• _Description of the task_: In the records below, starting at the line that contains "From farthest to closest, rank" and ending at the end of the records, lay out each line as a row of a Markdown table with the columns Row and Line. Skip blank lines.

• _Material shown_:
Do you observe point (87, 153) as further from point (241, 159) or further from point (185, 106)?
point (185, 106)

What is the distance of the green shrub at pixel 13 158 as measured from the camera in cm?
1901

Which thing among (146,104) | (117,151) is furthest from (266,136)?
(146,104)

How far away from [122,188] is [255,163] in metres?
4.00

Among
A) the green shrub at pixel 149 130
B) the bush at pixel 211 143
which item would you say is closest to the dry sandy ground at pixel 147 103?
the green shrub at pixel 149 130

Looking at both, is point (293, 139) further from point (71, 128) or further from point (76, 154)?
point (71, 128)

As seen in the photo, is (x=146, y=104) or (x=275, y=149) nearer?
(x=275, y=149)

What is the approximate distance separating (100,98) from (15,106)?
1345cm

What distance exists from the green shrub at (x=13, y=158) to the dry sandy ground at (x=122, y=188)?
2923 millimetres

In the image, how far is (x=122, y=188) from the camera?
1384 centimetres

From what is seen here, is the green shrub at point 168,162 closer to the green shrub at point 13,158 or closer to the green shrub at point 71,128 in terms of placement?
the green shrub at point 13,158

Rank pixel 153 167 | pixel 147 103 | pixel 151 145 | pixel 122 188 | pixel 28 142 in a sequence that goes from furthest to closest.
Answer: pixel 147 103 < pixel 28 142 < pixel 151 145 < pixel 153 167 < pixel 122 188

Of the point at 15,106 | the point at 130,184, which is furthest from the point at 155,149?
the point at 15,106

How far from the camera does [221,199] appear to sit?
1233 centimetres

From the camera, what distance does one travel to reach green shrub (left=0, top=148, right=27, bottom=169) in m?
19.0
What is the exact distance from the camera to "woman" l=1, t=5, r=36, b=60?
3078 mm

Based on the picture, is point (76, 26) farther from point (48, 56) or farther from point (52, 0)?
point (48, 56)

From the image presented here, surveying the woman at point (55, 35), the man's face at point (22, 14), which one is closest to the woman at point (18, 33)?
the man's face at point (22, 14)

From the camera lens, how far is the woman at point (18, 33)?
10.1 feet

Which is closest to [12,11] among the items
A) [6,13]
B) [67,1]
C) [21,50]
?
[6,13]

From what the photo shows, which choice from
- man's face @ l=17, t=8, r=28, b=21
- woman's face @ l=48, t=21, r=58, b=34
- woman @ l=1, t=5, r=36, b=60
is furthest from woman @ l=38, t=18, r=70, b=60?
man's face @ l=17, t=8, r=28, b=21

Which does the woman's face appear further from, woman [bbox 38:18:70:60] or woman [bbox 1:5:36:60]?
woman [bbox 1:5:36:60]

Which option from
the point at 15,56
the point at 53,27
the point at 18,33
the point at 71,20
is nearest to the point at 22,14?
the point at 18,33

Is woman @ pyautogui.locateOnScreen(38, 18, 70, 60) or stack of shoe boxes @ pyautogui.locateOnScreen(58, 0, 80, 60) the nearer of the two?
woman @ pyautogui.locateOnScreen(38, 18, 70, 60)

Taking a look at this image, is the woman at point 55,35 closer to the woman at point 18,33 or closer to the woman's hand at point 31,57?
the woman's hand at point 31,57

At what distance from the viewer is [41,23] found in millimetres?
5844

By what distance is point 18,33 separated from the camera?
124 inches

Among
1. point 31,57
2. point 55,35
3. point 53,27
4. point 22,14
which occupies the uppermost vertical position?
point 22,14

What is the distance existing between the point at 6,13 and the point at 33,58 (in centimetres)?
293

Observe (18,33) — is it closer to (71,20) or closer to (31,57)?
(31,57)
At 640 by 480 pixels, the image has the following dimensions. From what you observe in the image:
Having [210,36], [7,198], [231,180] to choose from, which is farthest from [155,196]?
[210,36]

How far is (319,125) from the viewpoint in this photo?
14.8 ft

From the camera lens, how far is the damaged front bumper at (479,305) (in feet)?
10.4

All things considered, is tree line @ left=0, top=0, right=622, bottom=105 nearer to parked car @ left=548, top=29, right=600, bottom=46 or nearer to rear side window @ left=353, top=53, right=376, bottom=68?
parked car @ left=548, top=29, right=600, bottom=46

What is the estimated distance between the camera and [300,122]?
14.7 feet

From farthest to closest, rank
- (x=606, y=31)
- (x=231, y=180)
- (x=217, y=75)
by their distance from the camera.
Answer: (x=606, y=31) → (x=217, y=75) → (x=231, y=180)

• _Problem solution_:
| Row | Line |
|---|---|
| 1 | From farthest to closest, rank |
| 2 | - (x=606, y=31) |
| 3 | - (x=231, y=180) |
| 4 | - (x=217, y=75) |
| 5 | by their distance from the camera. |
| 6 | Answer: (x=606, y=31) → (x=217, y=75) → (x=231, y=180) |